Ho incominciato a insegnare in una classe a tempo pieno nel settembre del 1973 in una scuola elementare di Mirafiori Sud, quartiere popolare di Torino cresciuto in fretta, a fianco della Fiat, sull’onda dell’ultima ondata immigratoria. Erano due le classi a tempo pieno di nuova istituzione e cinque gli insegnanti ad esse assegnati dalla direttrice didattica, tutti pressoché ventenni vincitori dell’ultimo concorso, fortemente motivati e ancor più ideologizzati.
Metodo di insegnamento rigorosamente MCE: tutto partiva dalla relazione e dagli interessi dei bambini. La mattinata iniziava inevitabilmente con la conversazione che si faceva comunque, anche se i bambini avevano poco da dire, cosa che comunque accadeva raramente.

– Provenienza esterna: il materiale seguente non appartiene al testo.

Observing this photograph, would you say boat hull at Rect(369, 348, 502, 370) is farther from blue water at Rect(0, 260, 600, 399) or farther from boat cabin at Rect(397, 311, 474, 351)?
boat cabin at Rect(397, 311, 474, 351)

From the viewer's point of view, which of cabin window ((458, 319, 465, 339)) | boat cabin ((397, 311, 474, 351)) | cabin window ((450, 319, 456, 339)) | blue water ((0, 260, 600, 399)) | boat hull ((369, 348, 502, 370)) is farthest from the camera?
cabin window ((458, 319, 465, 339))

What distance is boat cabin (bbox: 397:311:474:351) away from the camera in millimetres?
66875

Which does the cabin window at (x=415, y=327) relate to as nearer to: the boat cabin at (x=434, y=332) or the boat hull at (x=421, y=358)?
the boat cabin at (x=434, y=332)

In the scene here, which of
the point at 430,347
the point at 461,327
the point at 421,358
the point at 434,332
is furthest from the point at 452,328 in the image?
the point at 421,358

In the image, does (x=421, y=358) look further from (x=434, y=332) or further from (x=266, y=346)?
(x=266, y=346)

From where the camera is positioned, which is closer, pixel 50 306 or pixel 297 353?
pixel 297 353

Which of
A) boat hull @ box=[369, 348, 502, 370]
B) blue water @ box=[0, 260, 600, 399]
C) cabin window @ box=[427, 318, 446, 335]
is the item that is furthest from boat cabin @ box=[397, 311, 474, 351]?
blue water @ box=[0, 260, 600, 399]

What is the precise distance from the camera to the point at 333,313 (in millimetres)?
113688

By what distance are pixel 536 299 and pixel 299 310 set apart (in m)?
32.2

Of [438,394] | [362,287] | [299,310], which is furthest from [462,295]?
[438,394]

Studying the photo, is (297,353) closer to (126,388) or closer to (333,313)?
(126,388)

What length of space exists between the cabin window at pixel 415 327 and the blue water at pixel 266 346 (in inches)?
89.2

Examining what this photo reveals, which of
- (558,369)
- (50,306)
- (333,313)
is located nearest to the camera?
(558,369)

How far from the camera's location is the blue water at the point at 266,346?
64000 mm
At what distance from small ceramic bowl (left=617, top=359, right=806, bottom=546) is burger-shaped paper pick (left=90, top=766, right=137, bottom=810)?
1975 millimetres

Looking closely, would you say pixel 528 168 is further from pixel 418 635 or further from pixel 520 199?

Da lì si partiva per le attività: per lingua soprattutto testi, in gran parte liberi, che poi confluivano nel giornalino di classe. Anche per matematica si cercava di partire dai problemi reali e poi grandi esercitazioni sui “quaderni MCE”. Non ci siamo fatti mancare nulla, dal complessino tipografico originale “Freinet” per la composizione dei primi testi, ai laboratori di teatro e di falegnameria e perfino un laboratorio di storia per la costruzione di ciottoli e bifacciali.
Nella fase aulica riuscimmo anche ad attrezzare un orto nel giardino della scuola, convertendo alla causa parte dei bidelli da cui ne dipendeva l’esistenza durante la stagione estiva (in compenso mi ero personalmente impegnato a difenderne le inesauribili vertenze nella mia recente veste di delegato sindacale e poi di eletto nel neonato consiglio di circolo). Per qualche tempo abbiamo anche tenuto un’oca, non ricordo chi la portò, i bambini l’avevano chiamata Giannina.

Il ministero non lesinava i finanziamenti, 150.000 lire a classe se non ricordo male, una cifra allora più che rispettabile, per l’acquisto di materiale didattico, per i laboratori e per la biblioteca di classe, alla quale si provvedeva anche con la sostituzione del libro di testo. Eravamo  cinque insegnanti distribuiti su due classi “aperte”, considerando anche le ore di compresenza era possibile alternare i momenti collettivi con le attività di gruppo in laboratorio e anche con attività individualizzate per gli alunni con maggiori difficoltà.